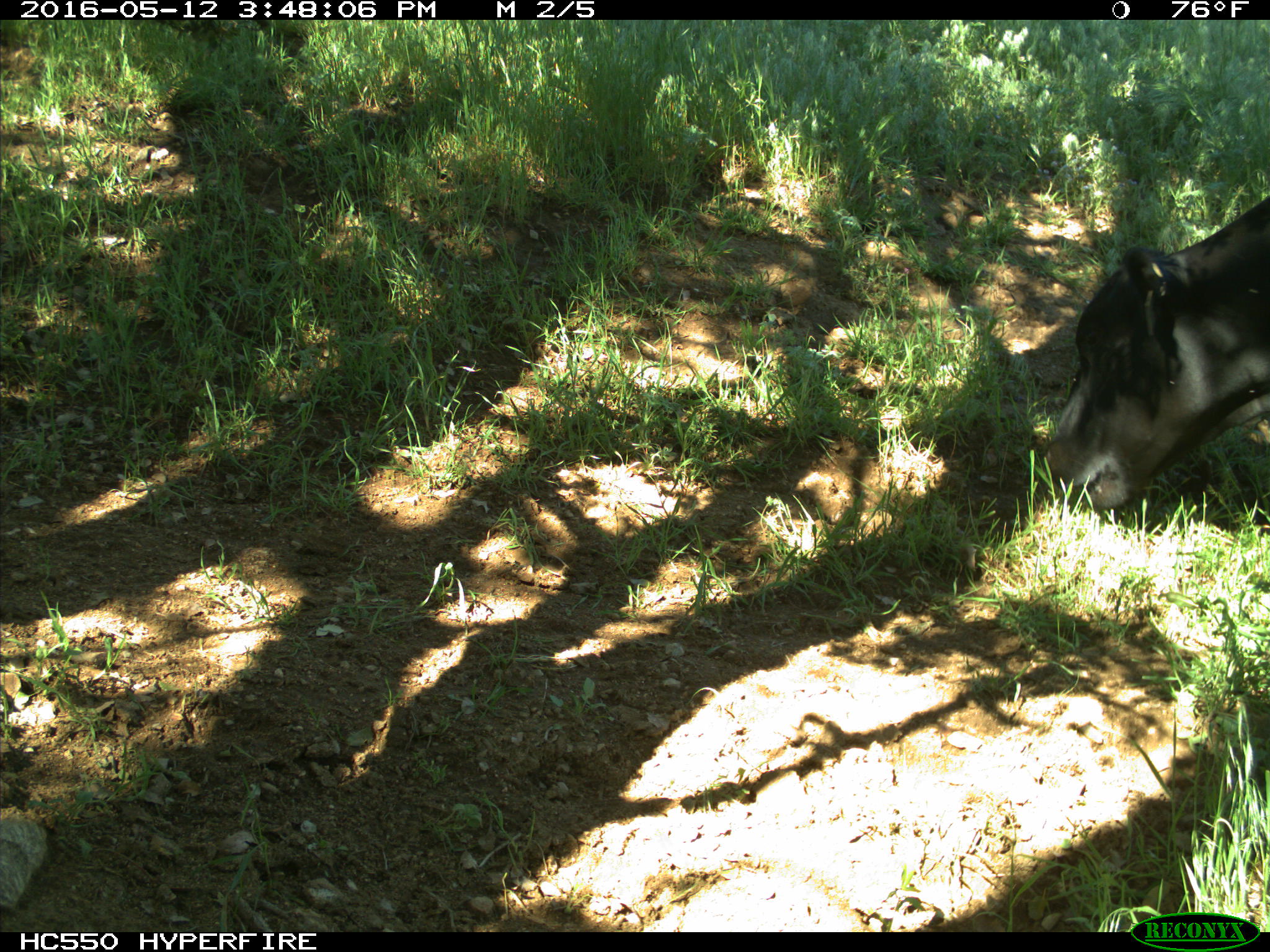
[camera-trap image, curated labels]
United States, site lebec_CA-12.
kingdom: Animalia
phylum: Chordata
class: Mammalia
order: Artiodactyla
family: Bovidae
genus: Bos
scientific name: Bos taurus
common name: domestic cow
Bos taurus (domestic cow).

☆ ☆ ☆ ☆

— WHAT IS REQUIRED —
Copy each line exactly, beginning at the one with "United States, site lebec_CA-12." and stopping after the last line of the entries. Include nothing else.

— ANSWER SECTION —
United States, site lebec_CA-12.
kingdom: Animalia
phylum: Chordata
class: Mammalia
order: Artiodactyla
family: Bovidae
genus: Bos
scientific name: Bos taurus
common name: domestic cow
Bos taurus (domestic cow).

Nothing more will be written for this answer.